環境光を模倣するために設置した12灯のライトの影は全て無効にし、キーライトのみにレイトレースシャドーを適用しています。

MAYA の場合、レイトレースシャドーのエッジを滑らかにする機能があるため、これを利用しています。(負荷が高いので多用は出来ない) また、上から照らす環境光ライトの一つのみにシャドーマップを適用しています。

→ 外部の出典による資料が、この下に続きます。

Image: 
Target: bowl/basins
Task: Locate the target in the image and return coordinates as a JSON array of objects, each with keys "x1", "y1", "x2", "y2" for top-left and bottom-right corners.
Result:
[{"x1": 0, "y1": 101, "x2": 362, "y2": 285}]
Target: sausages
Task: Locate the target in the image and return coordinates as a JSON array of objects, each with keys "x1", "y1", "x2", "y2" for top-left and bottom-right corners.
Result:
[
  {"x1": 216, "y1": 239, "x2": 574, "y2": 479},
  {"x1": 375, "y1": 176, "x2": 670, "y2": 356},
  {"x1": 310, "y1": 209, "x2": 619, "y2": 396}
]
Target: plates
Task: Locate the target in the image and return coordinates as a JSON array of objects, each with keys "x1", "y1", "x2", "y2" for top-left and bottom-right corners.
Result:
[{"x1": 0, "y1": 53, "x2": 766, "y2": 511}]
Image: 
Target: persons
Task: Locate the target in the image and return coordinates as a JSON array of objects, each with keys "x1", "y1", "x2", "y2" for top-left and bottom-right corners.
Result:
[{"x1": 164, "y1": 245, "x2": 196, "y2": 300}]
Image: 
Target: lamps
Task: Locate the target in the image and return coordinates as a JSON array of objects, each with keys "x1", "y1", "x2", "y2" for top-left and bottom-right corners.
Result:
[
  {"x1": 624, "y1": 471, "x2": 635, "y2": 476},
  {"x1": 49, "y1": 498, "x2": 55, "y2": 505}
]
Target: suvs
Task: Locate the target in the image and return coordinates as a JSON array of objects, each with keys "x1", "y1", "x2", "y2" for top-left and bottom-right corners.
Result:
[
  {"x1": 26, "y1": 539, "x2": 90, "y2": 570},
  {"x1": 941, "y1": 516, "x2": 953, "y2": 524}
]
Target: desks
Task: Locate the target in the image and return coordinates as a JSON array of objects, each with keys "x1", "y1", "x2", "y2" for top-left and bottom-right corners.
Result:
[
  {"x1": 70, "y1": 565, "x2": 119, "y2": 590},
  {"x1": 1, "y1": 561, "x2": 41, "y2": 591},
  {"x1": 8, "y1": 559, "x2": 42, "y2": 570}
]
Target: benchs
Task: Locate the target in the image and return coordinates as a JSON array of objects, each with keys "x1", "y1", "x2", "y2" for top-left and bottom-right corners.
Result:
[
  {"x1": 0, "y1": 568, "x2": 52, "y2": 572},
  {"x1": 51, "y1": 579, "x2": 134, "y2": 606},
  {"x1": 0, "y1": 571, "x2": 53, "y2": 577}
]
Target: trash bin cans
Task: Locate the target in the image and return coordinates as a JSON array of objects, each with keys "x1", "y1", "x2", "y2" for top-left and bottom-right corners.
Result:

レンダリング時間は 74秒から 34秒と短くなりました。シャドーマップの重ね併せによる影の表現はメンタルレイには適さない事がわかります。

レイトレース シャドーによる計算 Maya Software

今度は同じシーンを Maya Software レンダラで検証します。

MAYA Mental Ray ライト12灯のレンダリング結果■レンダリング方式 : レイトレース
■レンダリング時間 :108秒
■ライト数 : 12+1灯 (キーライト含)
■影のタイプ : レイトレース×1
■影のタイプ : Depth Map×1
アンビエント :

前回行った Maya Software でのシャドーマップを用いた結果は15秒でしたが実に7倍近くレンダリングコストが跳ね上がっています。この事から Maya Software レンダラはレイトレースシャドーの計算を苦手としている事がわかります。

まとめ

これだけシンプルなシーンでも、レンダラによって同じライティング・アプローチで似たような品質を得るのにレンダリング時間に大きな差が出ました。複雑なシーンであれば、これらの差は更に大きな開きとなって現れます。

ご使用中のレンダラの特性を把握しておかなければならない理由がお分かり頂けたのではないかと思います。